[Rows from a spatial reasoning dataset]

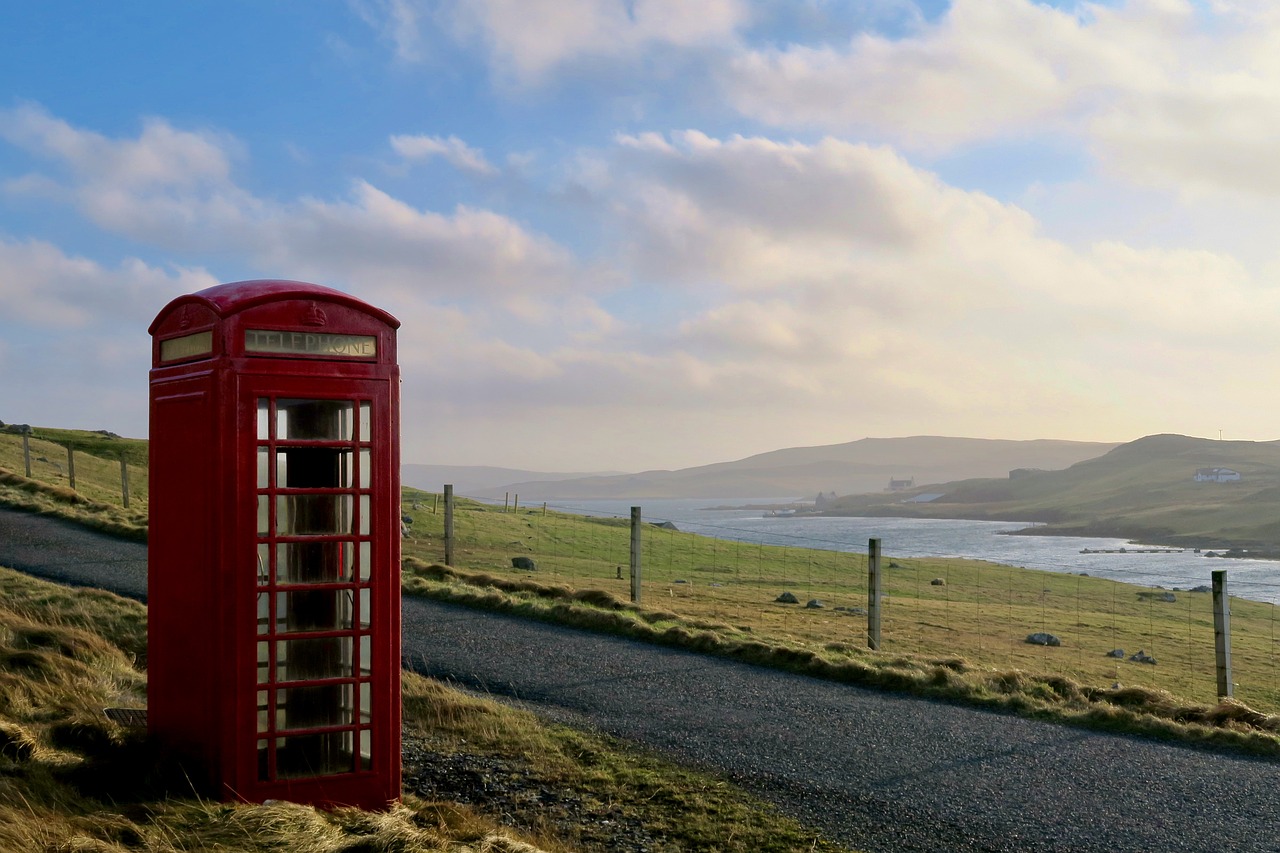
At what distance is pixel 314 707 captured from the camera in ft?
→ 19.2

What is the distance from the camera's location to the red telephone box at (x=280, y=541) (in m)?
5.33

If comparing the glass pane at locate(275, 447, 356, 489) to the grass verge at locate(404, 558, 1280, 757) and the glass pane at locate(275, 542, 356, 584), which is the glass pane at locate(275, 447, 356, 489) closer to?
the glass pane at locate(275, 542, 356, 584)

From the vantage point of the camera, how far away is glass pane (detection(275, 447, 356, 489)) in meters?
5.70

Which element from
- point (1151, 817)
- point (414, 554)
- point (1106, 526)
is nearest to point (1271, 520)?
point (1106, 526)

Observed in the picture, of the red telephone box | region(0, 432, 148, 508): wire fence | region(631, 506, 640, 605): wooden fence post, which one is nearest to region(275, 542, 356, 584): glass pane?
the red telephone box

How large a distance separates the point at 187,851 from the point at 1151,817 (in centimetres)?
600

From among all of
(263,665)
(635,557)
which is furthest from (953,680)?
(263,665)

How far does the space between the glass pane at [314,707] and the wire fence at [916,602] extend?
8103mm

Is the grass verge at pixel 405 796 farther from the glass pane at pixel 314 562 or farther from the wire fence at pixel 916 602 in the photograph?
the wire fence at pixel 916 602

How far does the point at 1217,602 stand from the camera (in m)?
11.3

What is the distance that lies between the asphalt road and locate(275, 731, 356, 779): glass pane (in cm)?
282

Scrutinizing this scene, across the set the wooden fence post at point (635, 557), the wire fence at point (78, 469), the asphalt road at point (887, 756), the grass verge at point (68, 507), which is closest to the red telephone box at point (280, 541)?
the asphalt road at point (887, 756)

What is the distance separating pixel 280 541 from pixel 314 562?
0.37 m

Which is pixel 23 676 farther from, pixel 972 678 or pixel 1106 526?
pixel 1106 526
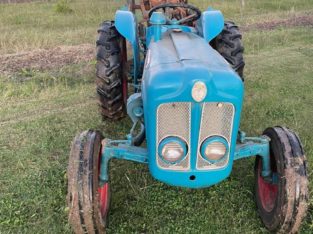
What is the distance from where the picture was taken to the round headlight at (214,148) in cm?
283

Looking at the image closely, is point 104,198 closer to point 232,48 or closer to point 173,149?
point 173,149

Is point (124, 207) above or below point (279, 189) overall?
below

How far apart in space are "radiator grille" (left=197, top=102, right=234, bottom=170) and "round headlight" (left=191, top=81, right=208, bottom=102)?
0.30 feet

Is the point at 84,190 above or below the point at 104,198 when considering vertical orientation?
above

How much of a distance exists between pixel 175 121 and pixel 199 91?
29 centimetres

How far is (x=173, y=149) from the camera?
2832 millimetres

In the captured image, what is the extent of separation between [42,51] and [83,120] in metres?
4.09

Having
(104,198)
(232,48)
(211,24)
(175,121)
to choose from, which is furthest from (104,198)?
(232,48)

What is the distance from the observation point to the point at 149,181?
398 centimetres

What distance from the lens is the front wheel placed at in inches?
119

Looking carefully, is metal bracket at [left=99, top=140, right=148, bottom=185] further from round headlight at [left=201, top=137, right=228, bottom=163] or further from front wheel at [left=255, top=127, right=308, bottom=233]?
front wheel at [left=255, top=127, right=308, bottom=233]

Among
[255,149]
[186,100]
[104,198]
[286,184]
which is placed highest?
[186,100]

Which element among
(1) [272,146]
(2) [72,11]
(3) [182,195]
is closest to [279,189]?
(1) [272,146]

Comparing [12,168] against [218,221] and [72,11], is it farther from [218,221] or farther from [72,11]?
[72,11]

__Problem details__. Put the rows into a two-column CSV with the headers "text" and "answer", starting at the line that contains "Comparing [12,168] against" and continuing through the end of the rows. Each row's text and answer go in separate quoted fields, with line breaks replaced by spaces.

__Exercise result__.
text,answer
"Comparing [12,168] against [218,221] and [72,11], is it farther from [218,221] or farther from [72,11]?","[72,11]"